- Required work
1: Rewrite the stretch of the Mexican media pledge text from "The Mexican media pledge" through "in the country.", putting "proprietors" in place of "owners".
2: Condense the paragraph of the Mexican media pledge text that begins "The pact -- the Informative Violence Coverage Agreement" into a short bulleted list that keeps its main facts.

- Excerpt
The Mexican media pledge

The sheer numbers of participants reveals an apparent consensus.

Back in March, owners, editors and journalists from over 40 media groups including over 700 television channels, radio stations, newspapers and magazines, gathered to sign a voluntary agreement setting up a series of guidelines in order to cover the ongoing war against organised crime in the country.

Throughout a very formal event at Mexico City's National Anthropology Museum, press officials lined up to sign this unique pledge. The gathering was broadcast live on national television.

The pact -- the Informative Violence Coverage Agreement -- sets out to establish mechanisms to ensure a better protection for Mexican journalists, preserve the anonymity of all victims involved in issues revolving around crime and prevent media outlets becoming involuntary "propaganda instruments" for criminals, mainly by refusing to question or interview them.

The sheer numbers of participants reveals an apparent consensus. It received thumbs up from conservative Mexican President, Felipe Calderón, known to be a regular critic of the coverage of violence by the Mexican media, which he accused last autumn of solely focusing on the "bad" aspects of the country.

Some parts of the agreement should be welcome. Its principal breakthrough came from the decisions that every signing outlet would have to establish a protocol aimed at protecting the lives of journalists. Measures include not sending staff members to recent crime scenes and other dangerous areas, or not signing articles likely to jeopardise their author's integrity.

(Extracted page text data)
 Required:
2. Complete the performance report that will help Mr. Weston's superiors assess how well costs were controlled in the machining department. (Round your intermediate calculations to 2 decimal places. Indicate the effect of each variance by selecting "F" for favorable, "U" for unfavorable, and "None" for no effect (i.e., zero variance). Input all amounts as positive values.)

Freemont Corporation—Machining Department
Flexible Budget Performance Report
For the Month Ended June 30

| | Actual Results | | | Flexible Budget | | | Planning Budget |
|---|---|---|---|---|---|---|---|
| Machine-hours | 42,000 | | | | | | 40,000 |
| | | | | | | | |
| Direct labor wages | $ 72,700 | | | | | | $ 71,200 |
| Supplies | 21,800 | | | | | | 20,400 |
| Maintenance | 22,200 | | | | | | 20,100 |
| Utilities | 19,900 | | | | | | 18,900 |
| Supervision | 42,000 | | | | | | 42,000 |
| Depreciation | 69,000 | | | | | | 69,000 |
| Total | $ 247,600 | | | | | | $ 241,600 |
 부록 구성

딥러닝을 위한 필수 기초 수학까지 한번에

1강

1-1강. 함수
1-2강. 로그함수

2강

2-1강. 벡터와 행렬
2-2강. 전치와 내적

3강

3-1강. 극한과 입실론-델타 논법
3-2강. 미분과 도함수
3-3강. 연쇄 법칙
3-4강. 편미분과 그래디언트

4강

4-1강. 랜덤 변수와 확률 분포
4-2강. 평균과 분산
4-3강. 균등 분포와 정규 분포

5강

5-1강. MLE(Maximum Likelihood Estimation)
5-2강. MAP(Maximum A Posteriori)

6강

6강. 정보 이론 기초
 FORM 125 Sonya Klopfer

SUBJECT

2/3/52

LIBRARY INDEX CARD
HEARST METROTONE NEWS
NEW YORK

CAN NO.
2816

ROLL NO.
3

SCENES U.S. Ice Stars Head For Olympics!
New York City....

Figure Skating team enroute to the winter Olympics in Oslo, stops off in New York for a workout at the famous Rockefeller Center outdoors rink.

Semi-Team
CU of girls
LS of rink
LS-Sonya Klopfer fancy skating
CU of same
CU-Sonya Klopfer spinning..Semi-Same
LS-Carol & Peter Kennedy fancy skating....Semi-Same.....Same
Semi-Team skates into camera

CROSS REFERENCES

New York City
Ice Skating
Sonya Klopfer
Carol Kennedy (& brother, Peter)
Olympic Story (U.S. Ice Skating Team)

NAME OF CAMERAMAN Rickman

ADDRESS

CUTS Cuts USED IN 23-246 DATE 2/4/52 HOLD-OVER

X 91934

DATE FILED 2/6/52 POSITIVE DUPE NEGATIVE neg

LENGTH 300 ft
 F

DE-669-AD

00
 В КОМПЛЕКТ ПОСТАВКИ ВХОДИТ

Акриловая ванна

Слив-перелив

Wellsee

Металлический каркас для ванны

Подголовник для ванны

- Expected results
1:
The Mexican media pledge

The sheer numbers of participants reveals an apparent consensus.

Back in March, proprietors, editors and journalists from over 40 media groups including over 700 television channels, radio stations, newspapers and magazines, gathered to sign a voluntary agreement setting up a series of guidelines in order to cover the ongoing war against organised crime in the country.

2:
The Informative Violence Coverage Agreement aims to:
- set up mechanisms to better protect Mexican journalists
- keep all victims of crime-related issues anonymous
- stop media outlets from becoming involuntary "propaganda instruments" for criminals, mainly by refusing to question or interview them